ノーベルがニトログリセリンを持ち運べるダイナマイトを発明し、工事などで便利に使われるようになったと同時に、爆薬などにも応用されてしまって苦悩したというのは有名な話ですが、ニトログリセリンが心臓の薬にもなるという発見も偶然から生まれたのです。それまで考えもしなかったことを、何かの拍子で発見するというのは、実に面白いです。
「知らない」ことは最大の贅沢だ。
わたしたちは、いつの間にか固定概念にがんじがらめにされています。これが当たり前、ずっとこうしてきた、そういうことだらけの世界から逃れるには、「知らないこと」を見つけるのが最初の一歩です。世の中って、知らないことだらけだもの。
わからないならすぐ調べればいいんだけど、その暇がなかったり、面倒くさかったりしたときにはどうすればいいのか? に対して荒俣先生は「わからなかったという記憶を残す」という方法を教えてくれました。いつか同じことに引っかかった時、「そうだ、知りたいと思ってたんだ」って気づけます。その頃には別の知識や経験が増えていて、とんでもない方法を思い付くかもしれません。
最近は、失敗を恐れる人が増えているらしいのですが、それってもったいない話ですよね。だって、失敗したからこそ、これ以外の方法を試してみようって気づけるわけでしょ。エジソンが言ったように、「私は失敗したことはない。上手くいかないやり方を1万通り見つけただけだ。」って思えばいいんだもの。それに、たいていのことは1万回やらなくても上手くいくはずだし。

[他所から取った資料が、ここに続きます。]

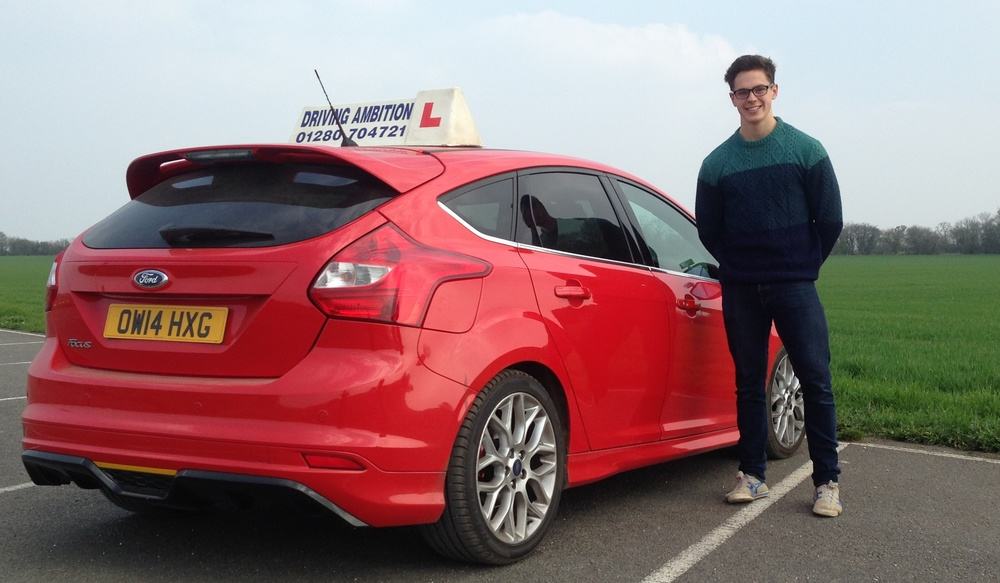 Harry Moir (16) off road lesson 8th April 2015 with Mark Prewett. Well done!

何にでも答えがあると考えること自体が間違いじゃないかって思うことがあります。恋愛だって、料理だって、楽器の演奏とか、絵を描くとか、文章を書くとかだって、これが正解とか、これで完璧なんてありません。いつでも「もうちょっと先」を目指していられたら、それこそが幸せなのだって思います。
そして、荒俣先生のように「すべてが勉強」と思えたら、最高ですね。